Es cierto, el camaleón cambia de color, y puede cambiar mucho. Sus tonalidades pueden cubrir una amplia gama, pero solo si tomamos al conjunto completo de especies de esta familia. Cada especie de camaleónido en particular, no posee un rango de variación tan amplio, e incluso se han observado diferencias importantes de un individuo a otro. Es decir, que el cambio de color depende de cada ejemplar y cada especie. Los hay que cambian en forma bastante notable, desde un grisáceo casi blanco hasta un violáceo profundo, pasando por una amplia variedad de verdes, marrones y pardos. Y los hay que no cambian en absoluto. Además, no se trata siempre de colores extendidos y uniformes, pueden abarcar sólo el vientre, o presentar motas o manchas. Incluso las diferencias pueden ser sexuales, cambiando más de coloración los machos que las hembras. Puede ser curioso plantear que el camuflaje para el camaleón no representa nada en absoluto, y que su coloración regular (la que posee la mayor parte del tiempo) ya está muy bien ajustada al ambiente que ocupa, oscilando casi siempre entre el verde y el marrón.
Entonces, nos vemos forzados a aceptar que los cambios de coloración deben tener otra explicación. Y la tienen. Los científicos acuerdan que se deben a cambios nerviosos, sujetos a emociones o situaciones de stress, o estímulos sensoriales externos que poco tienen que ver con el camuflaje. Por ejemplo, han observado que por la mañana presentan colores más claros, en estado de excitación sexual o amenaza territorial presentan colores más vivos (frecuentemente virando al pardo o rojizo), durante el apareamiento machos y hembras pueden acercarse a un tono blanquecino, pero la irritación les provoca un color más oscuro próximo al negro. La sed, el hambre, el cansancio, la enfermedad, pueden producir cambios notables. Tan notables como visibles.

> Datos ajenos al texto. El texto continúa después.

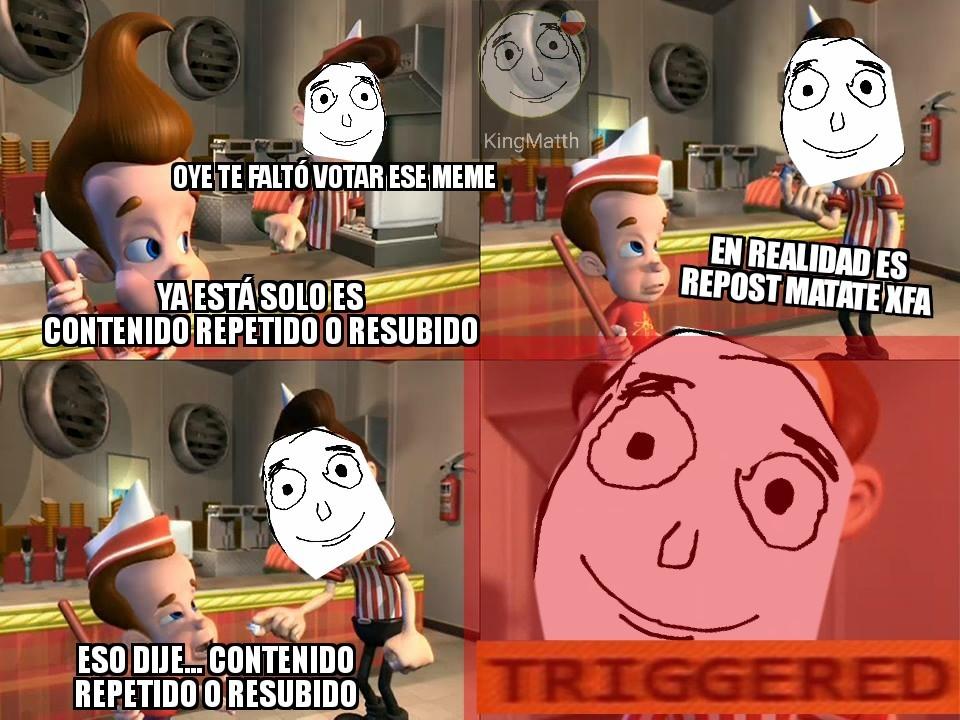 Mi primer meme EN ESTA CUENTA MUAJAJAJJAJAJAJAJA ;)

El mejor camuflaje, vaya paradoja, es el que posee el animal cuando no cambia de color.
La evolución ha dotado a este animal de una batería de pigmentos que regula en forma muy compleja, y aún no acabamos de entender. El hecho es que seguramente se relacionan más con señales de amenaza o de comunicación con ejemplares de su misma especie, o de otras especies que puedan ponerlo en riesgo. Son un lenguaje. Se han imaginado algunas explicaciones para ciertas coloraciones, y otras por ahora resultan más bien misteriosas. Lo cierto es que, casi siempre, estos cambios ponen al individuo en evidencia. Estas variaciones frente a situaciones emocionales extremas son bastante comunes en la mayoría de los lagartos, pero los camaleones parecen especialmente sensibles a cualquier cambio que afecte su fisiología y carga nerviosa.
Tendremos que buscar otro animal para comparar nuestras adaptaciones más infames, porque en todo caso la transformación del camaleón más podría asemejarse al rubor que nos produce una emoción que no podemos controlar, como cuando nos sonrojamos frente a la persona que nos enamora o palidecemos ante un peligro de vida, o enrojecemos frente a una situación irritante o humillante. Son cambios que quisiéramos ocultar y no podemos, nos delatan y nos perturban, haciéndonos más frágiles frente al mundo. El camaleón, ajeno a nuestra fragilidad, espera tranquilamente que su pigmentación  se normalice y sigue apacible su vida.